I’m currently taking a text mining class with Dr. Catherine Blake at GSLIS. Our first assignment was to pre-process 50,000 .txt files containing scientific abstracts and information about them, all formatted with whitespace and linebreaks. We had to extract the award organization, abstract ID number, and the abstract itself. In addition, we had to split the abstract into sentences. You’d think, sure, that’s fine, just use a simple regular expression like this in Python, where abstract is the variable for a chunk of text:
sentEnd = re.compile('[.!?]')
sentList = sentEnd.split(abstract)
The regex looks for periods, exclamation points, and question marks as locations for splitting sentences into a list. But when you have things like “Dr. Smith” or “E. coli” or “1. this, 2. that” or “in the U.S. blah” in the text like these scientific abstracts did, that’s not really good enough. As it turns out, splitting text into sentences is a big headache! There’s no easy, one-size-fits-all-datasets solution. Any script you run will have to be customized to your text set. To start, though, we can use tools from the NLP (natural language processing) community.
One such tool is the NLTK, or Natural Language Toolkit, which contains a bunch of modules and data (like corpora) for use with Python. It’s free and pretty cool! The PunktSentenceTokenizer (see #6) was designed to split text into sentences “by using an unsupervised algorithm to build a model for abbreviation words, collocations, and words that start sentences.” It’s pre-trained for English and a dozen other Western languages. I tested it out with a sentence from a random book on Project Gutenberg (The Romance of a Great Store, by Edward Hungerford, 1922, which appears to be all about Macy’s?), and also with some text I penned myself. Here’s how it went down in IDLE:
So, the Punkt tokenizer works great on fiction prose, not as hot in my blurb, which was admittedly a toughie. To summarize, it has trouble recognizing:
- uncommon or domain-specific abbreviation (M.L.I.S.)
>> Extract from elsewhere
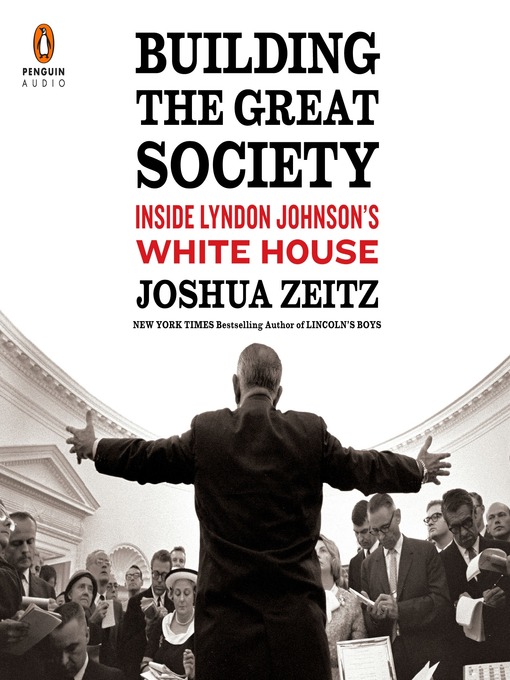Title details for Building the Great Society by Joshua Zeitz - Available
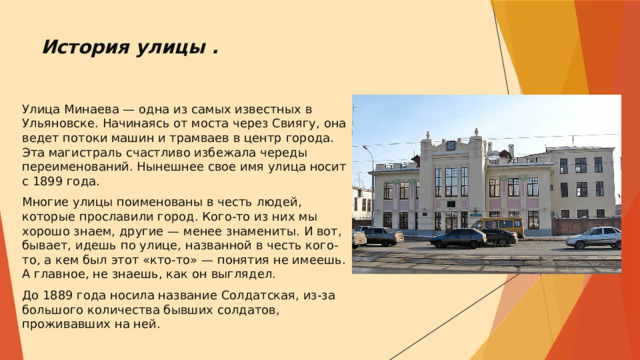 История улицы .     Улица Минаева — одна из самых известных в Ульяновске. Начинаясь от моста через Свиягу, она ведет потоки машин и трамваев в центр города. Эта магистраль счастливо избежала череды переименований. Нынешнее свое имя улица носит с 1899 года. Многие улицы поименованы в честь людей, которые прославили город. Кого-то из них мы хорошо знаем, другие — менее знамениты. И вот, бывает, идешь по улице, названной в честь кого-то, а кем был этот «кто-то» — понятия не имеешь. А главное, не знаешь, как он выглядел. До 1889 года носила название Солдатская, из-за большого количества бывших солдатов, проживавших на ней.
- two name initials (A.B. Collins-Davis), although one name initial is recognized (Mr. T. Pain)
- “Mr. Pain.”, though I don’t know why here, as “Mr. T. Pain” was fine
- common latin abbreviations (e.g., i.e.)
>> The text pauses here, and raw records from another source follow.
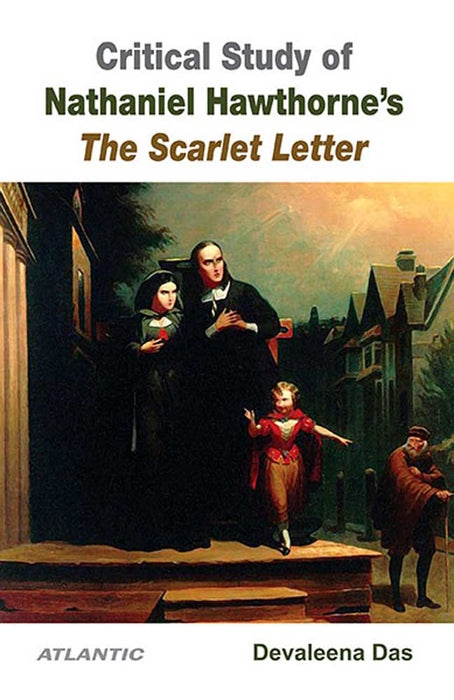 Critical Study Of Nathaniel Hawthorne'S The Scarlet Letter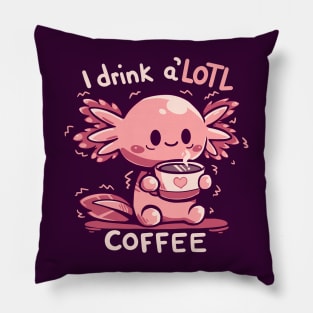 I drink aLOTL Coffee Pillow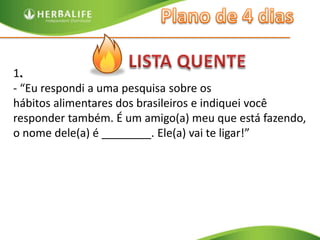 Mas tem que ser pessoalmente porque tem uma degustação no final, quando é o melhor dia pra você me receber?”LISTA QUENTE1. - “Eu respondi a uma pesquisa sobre oshábitos alimentares dos brasileiros e indiquei vocêresponder também. É um amigo(a) meu que está fazendo, o nome dele(a) é ________. Ele(a) vai te ligar!”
- numbered lists (1. blah, 2. blah)
It’s also interesting to think about what to call a sentence. Is a quoted sentence within a longer sentence part of the long sentence? Or should you, like this tokenizer, split that into sentences as well? And leave a hanging quotation mark, as in the last printed line? What do you think? What IS a sentence? O_O
Anyway, the PunktSentenceTokenizer works well as a basic sentence splitter for English text, but it’s certainly a lesson in knowing your data, e.g. what abbreviations and other quirks are common in your text set. Any other tools out there that might be helpful?
Note: to work with this tokenizer, you’ll have to use Python 2.5-7.* (not Python 3.0) and download/install NLTK software (instructions here), then download NLTK.data (instructions here, under ‘Interactive installer’ — although I just stuck it in my directory, rather than using /share/, since only I use my laptop).